* [Your instructions]: Gather every line from the entries below that contains the word "snow", copying each line in full.

* [Provided entries]:
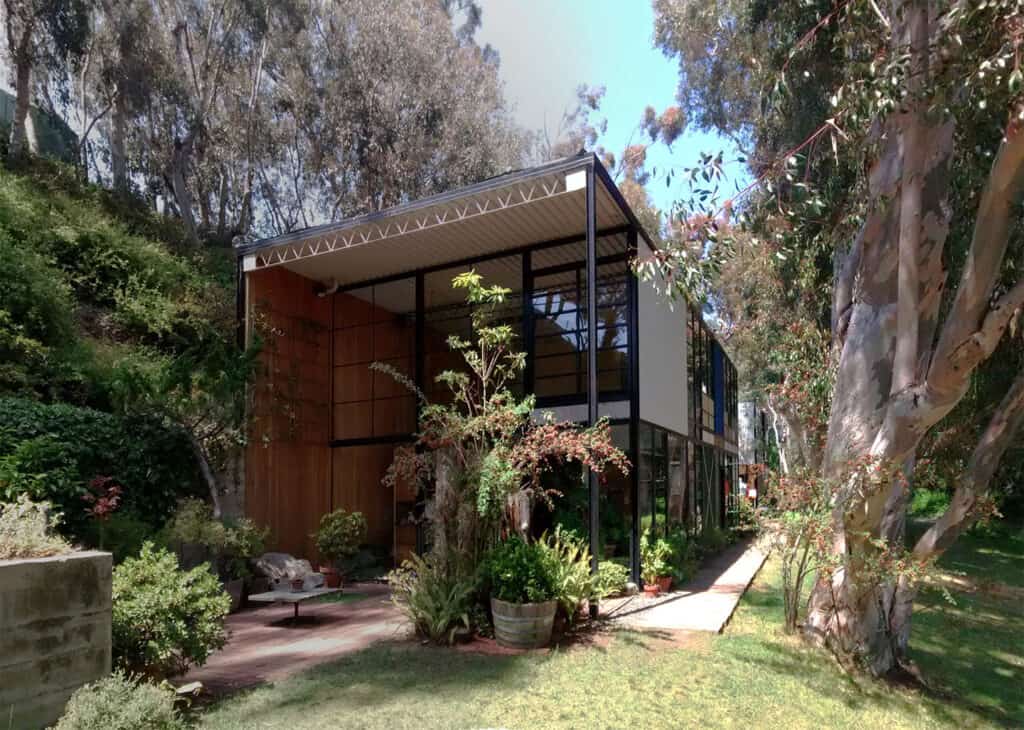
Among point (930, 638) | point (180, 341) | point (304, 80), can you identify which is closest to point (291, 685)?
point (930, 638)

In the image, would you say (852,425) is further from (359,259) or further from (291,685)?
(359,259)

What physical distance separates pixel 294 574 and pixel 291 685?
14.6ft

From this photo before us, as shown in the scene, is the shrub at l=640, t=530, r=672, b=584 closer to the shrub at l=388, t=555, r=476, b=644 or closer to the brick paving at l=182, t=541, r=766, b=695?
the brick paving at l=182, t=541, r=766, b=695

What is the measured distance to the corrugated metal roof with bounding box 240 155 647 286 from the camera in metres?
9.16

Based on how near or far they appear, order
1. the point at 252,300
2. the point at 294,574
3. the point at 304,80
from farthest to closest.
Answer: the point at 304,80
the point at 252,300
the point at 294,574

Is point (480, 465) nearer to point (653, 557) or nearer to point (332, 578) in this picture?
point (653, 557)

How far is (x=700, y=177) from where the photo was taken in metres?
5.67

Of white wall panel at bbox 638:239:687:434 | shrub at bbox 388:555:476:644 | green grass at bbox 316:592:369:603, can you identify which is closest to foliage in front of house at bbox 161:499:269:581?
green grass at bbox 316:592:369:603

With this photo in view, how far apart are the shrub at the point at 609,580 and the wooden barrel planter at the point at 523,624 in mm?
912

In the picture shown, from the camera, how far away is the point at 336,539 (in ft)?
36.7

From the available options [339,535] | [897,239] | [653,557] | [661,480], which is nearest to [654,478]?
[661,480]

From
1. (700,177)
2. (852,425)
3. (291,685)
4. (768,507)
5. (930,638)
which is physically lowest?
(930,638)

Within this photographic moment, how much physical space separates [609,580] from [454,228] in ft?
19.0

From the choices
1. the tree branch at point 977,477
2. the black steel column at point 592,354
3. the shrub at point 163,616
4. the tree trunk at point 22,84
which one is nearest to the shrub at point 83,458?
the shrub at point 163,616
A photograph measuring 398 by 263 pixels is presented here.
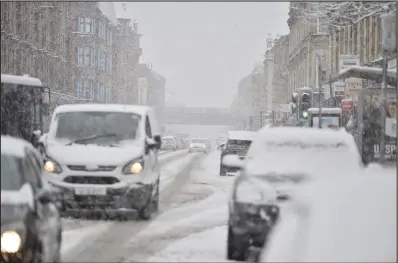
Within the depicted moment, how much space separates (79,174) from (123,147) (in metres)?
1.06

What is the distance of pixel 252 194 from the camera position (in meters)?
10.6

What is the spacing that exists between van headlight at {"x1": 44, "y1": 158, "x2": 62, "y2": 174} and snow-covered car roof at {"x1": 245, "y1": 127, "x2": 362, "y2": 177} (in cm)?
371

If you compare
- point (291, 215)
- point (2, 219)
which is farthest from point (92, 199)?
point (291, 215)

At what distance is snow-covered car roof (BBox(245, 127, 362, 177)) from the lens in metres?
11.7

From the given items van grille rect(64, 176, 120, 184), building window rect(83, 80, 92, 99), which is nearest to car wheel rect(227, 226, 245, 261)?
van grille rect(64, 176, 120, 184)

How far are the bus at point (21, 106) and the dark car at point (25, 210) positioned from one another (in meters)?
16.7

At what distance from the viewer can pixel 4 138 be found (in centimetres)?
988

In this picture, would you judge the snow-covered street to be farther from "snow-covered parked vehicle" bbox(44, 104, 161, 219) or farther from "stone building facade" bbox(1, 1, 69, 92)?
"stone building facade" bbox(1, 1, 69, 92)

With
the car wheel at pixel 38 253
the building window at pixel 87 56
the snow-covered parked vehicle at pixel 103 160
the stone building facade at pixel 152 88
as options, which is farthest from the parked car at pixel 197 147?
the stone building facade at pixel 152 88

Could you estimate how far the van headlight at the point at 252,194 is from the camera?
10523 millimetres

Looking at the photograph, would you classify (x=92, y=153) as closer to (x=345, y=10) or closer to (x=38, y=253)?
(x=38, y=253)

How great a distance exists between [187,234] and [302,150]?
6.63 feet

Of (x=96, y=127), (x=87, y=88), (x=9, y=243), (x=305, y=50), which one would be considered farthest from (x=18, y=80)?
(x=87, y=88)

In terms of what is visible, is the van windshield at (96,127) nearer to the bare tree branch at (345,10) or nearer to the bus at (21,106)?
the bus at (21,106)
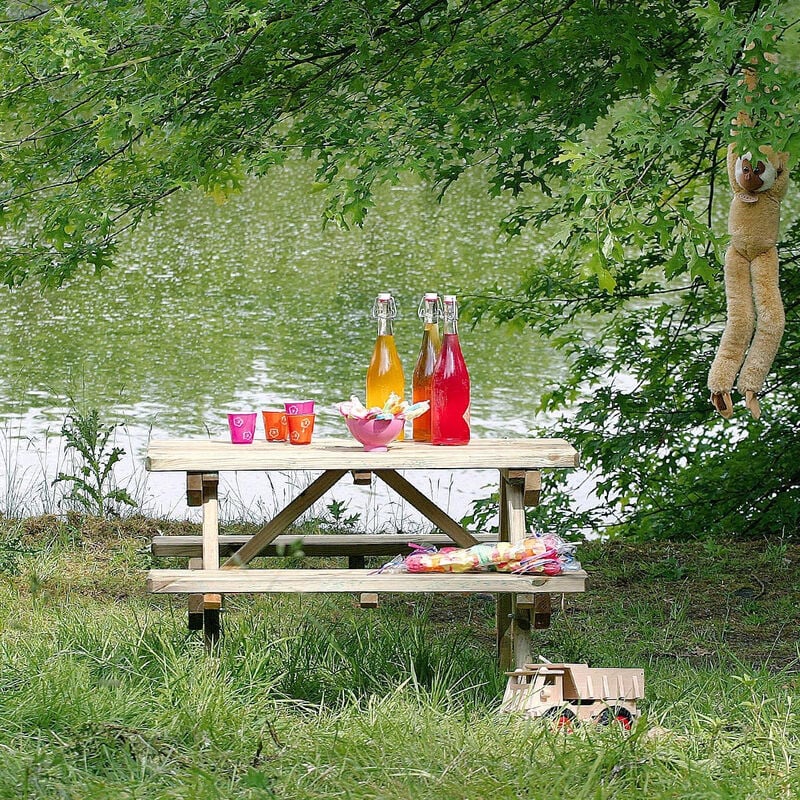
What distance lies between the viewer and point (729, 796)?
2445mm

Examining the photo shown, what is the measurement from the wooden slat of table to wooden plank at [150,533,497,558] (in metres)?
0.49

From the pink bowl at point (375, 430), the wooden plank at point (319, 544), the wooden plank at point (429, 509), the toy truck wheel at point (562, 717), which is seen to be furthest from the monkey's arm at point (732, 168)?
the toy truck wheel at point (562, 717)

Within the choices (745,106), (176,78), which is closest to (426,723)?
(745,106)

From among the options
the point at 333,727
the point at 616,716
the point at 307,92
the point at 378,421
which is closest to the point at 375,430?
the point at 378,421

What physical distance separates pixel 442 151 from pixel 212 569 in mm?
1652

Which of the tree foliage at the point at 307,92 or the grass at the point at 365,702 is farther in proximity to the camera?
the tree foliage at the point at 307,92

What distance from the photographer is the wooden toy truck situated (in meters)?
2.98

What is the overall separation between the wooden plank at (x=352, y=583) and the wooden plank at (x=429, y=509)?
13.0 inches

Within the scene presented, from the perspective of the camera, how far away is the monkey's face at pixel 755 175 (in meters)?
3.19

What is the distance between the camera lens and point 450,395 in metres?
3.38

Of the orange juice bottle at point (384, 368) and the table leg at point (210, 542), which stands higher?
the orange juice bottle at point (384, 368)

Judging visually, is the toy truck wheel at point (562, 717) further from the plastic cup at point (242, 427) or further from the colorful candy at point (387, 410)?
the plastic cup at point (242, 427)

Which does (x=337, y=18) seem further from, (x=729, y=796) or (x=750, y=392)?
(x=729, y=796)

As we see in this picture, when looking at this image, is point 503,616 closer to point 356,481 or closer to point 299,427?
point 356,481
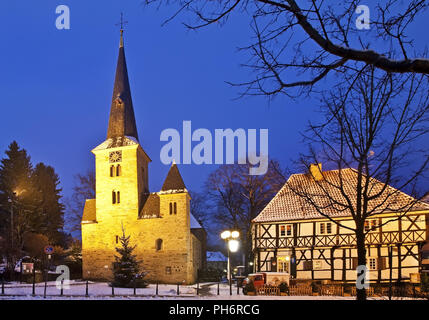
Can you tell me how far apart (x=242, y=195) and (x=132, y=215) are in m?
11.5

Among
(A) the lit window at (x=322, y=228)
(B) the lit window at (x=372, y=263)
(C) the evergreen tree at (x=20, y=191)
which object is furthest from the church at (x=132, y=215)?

* [Written solution]:
What is the spacing that exists between van headlight at {"x1": 44, "y1": 158, "x2": 62, "y2": 174} and snow-covered car roof at {"x1": 245, "y1": 127, "x2": 362, "y2": 177} (in cm)?
At what distance is snow-covered car roof (BBox(245, 127, 362, 177)) from the lens in metres?
In this picture, would you judge the snow-covered street to be farther from "snow-covered parked vehicle" bbox(44, 104, 161, 219) or farther from "stone building facade" bbox(1, 1, 69, 92)?
the snow-covered parked vehicle at pixel 103 160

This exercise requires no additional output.